TEXTABSCHNITT:
════════

Meinung Der "Skandal" um Werders Dešić ist beschämend

Werder-Spielerin Medina Dešić hält nach dem 2:0-Derbysieg gegen den Hamburger SV ein Fanplakat hoch
Grund für die Aufregung: Werder-Spielerin Medina Dešić, 32, hält nach dem 2:0-Derbysieg gegen den Hamburger SV ein Kack-Emoji mit HSV-Logo hoch
© Carmen Jaspersen / DPA
Werder Bremens Medina Dešić gerät wegen des Hochhaltens eines Plakats ins Kreuzfeuer und wird sexistisch beleidigt. Der Fall zeigt, was im deutschen Fußball falsch läuft.

Die montenegrinische Fußballerin Medina Dešić erhielt Hass-Nachrichten, sah sich zu einer Entschuldigung verpflichtet und jetzt leitete der DFB nach "Mopo"-Informationen sogar ein Ermittlungsverfahren gegen sie ein.

Was hat die Spielerin von Werder Bremen bloß Schlimmes getan? Na ja, sie hielt ein provokantes Plakat hoch.

════════

BEREITGESTELLTE DATEN:
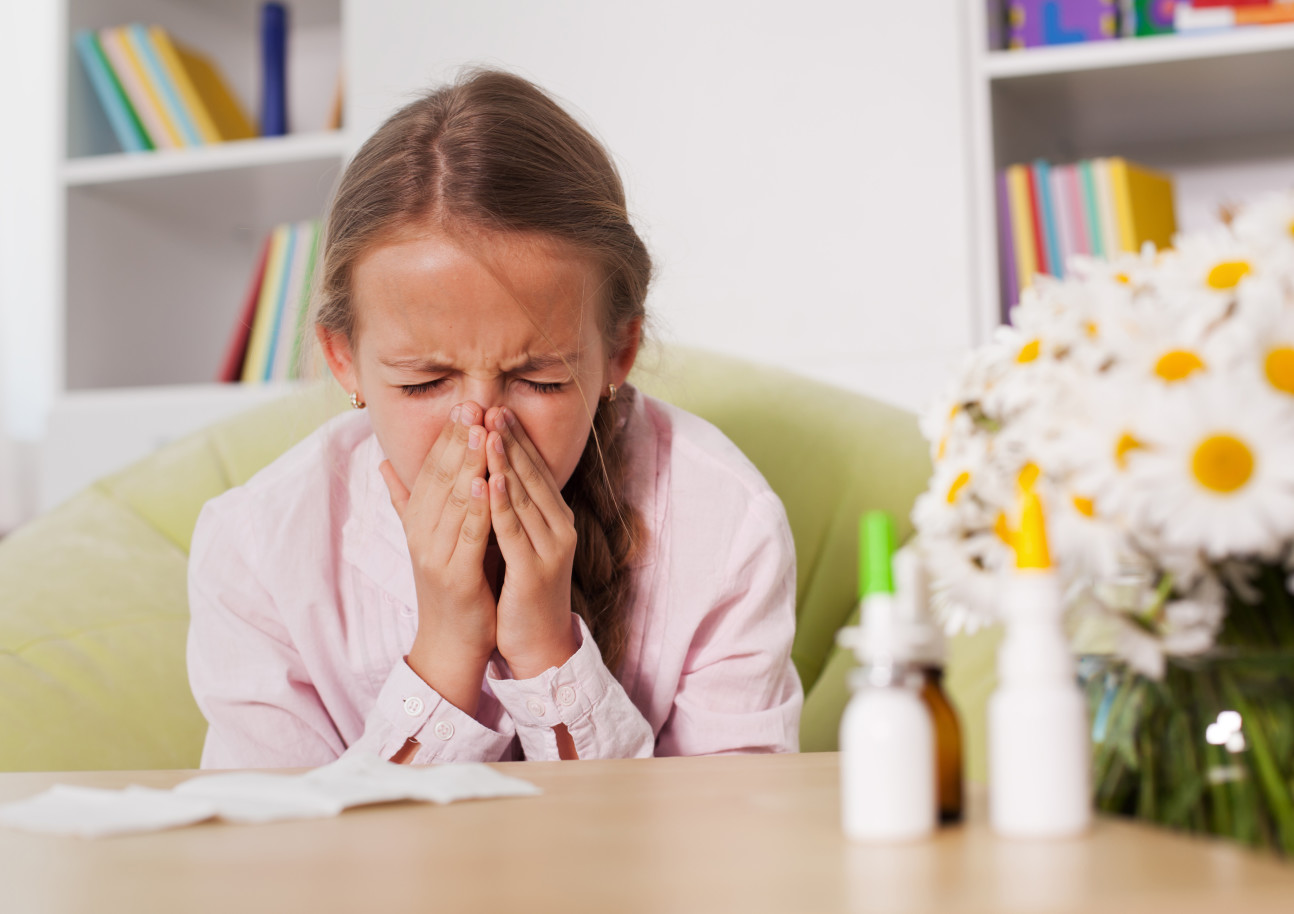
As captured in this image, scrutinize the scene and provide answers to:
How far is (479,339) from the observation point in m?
0.93

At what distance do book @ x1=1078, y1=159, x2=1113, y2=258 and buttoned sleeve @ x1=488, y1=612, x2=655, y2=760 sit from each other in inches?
39.7

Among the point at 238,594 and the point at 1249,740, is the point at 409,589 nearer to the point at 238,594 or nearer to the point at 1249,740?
the point at 238,594

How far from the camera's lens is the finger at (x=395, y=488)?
1046mm

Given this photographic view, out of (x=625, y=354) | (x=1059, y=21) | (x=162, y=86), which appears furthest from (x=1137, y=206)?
(x=162, y=86)

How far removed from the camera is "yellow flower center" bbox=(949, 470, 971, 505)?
0.48 metres

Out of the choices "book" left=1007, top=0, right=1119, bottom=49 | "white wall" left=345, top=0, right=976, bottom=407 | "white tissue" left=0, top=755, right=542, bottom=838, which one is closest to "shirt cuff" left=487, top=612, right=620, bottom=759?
"white tissue" left=0, top=755, right=542, bottom=838

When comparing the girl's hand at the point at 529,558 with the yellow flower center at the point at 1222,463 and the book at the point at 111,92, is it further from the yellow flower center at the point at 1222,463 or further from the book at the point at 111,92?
the book at the point at 111,92

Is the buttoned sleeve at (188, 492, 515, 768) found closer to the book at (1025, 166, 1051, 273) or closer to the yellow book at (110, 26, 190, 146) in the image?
the book at (1025, 166, 1051, 273)

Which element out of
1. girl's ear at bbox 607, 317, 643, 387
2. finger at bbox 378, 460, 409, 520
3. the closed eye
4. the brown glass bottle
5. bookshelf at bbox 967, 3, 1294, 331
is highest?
bookshelf at bbox 967, 3, 1294, 331

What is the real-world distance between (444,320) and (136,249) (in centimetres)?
147

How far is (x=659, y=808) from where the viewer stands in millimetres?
507

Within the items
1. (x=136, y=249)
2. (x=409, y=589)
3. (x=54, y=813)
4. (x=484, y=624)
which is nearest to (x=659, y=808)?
(x=54, y=813)

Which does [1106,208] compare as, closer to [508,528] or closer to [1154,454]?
[508,528]

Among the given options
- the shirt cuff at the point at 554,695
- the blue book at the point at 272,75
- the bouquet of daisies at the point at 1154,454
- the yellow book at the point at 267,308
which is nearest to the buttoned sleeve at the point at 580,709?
the shirt cuff at the point at 554,695
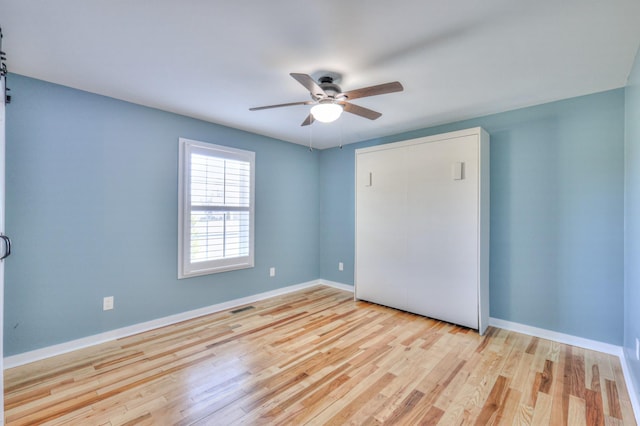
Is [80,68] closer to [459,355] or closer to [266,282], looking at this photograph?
[266,282]

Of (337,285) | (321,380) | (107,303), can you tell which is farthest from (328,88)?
(337,285)

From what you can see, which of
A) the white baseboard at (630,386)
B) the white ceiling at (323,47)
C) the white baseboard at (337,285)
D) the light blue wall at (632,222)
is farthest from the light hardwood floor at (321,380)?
the white ceiling at (323,47)

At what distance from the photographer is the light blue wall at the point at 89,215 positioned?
93.0 inches

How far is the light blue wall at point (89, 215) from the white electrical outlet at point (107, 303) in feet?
0.13

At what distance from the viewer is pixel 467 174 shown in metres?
3.09

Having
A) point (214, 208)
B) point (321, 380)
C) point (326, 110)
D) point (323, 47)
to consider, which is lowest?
point (321, 380)

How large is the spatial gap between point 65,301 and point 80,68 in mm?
1974

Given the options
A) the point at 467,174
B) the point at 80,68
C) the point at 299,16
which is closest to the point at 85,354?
the point at 80,68

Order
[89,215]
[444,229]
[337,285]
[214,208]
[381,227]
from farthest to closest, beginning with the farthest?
[337,285], [381,227], [214,208], [444,229], [89,215]

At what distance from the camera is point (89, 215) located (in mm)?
2686

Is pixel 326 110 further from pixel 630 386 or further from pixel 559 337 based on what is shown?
pixel 559 337

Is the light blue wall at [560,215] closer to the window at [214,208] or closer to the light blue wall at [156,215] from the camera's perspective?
the light blue wall at [156,215]

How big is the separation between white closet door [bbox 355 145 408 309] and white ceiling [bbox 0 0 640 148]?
3.33ft

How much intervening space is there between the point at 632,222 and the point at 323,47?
2606 millimetres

════════

ZU ERLEDIGEN:
1. Gib jede Zeile der Datensätze zurück, in der das Wort "tissue" vorkommt.
2. Schreib den Text über den Fall Medina Dešić im Anschluss an seinen letzten Satz weiter.
Die Datensätze haben mit dem Text nichts zu tun.

LÖSUNGEN:
1.
Out of the choices "book" left=1007, top=0, right=1119, bottom=49 | "white wall" left=345, top=0, right=976, bottom=407 | "white tissue" left=0, top=755, right=542, bottom=838, which one is closest to "shirt cuff" left=487, top=612, right=620, bottom=759?
"white tissue" left=0, top=755, right=542, bottom=838

2.
Das war passiert: Die Werder-Frauen hatten am Samstag gerade das Derby gegen den Rivalen Hamburger SV mit 2:0 gewonnen. Bei den grün-weißen Feierlichkeiten nach Abpfiff schnappte Dešić sich eine Pappe aus dem heimischen Fanlager und hielt sie hoch – gut sichtbar für die 37.000 Menschen im Weserstadion und die Fernsehkameras. Darauf zu sehen war das HSV-Logo, umrandet von einem Kackhaufen.

Natürlich ist das eine bewusste Provokation. Und es ist in Ordnung, wenn die Hamburger Gemüter deswegen hochkochen. Einige HSV-Fans im Stadion reagierten auf die Aktion mit Pfiffen, wer kann es ihnen verübeln? Die Reaktionen in den darauffolgenden Stunden und Tagen waren jedoch lächerlich und maßlos überzogen.

Spielerin entschuldigt sich – obwohl sie es nicht müsste

Wütende HSV-Fans warfen Dešić in sozialen Netzwerken Respektlosigkeit vor. Und auch einige Werder-Fans kritisierten die 32-Jährige für ihre Aktion. Dešić bekam im Nachgang der Partie offenbar so viele Kommentare und Nachrichten, dass sie eine öffentliche Entschuldigung für nötig hielt.

"Beim Derby habe ich aus dem Moment der Euphorie heraus ein Schild eines Fans hochgehalten, das daneben war", schrieb die Nationalspielerin Montenegros bei Instagram. "Ich wollte niemanden beleidigen oder provozieren, da sind einfach die Emotionen mit mir durchgegangen. Tut mir leid an alle, die sich dadurch angegriffen gefühlt haben."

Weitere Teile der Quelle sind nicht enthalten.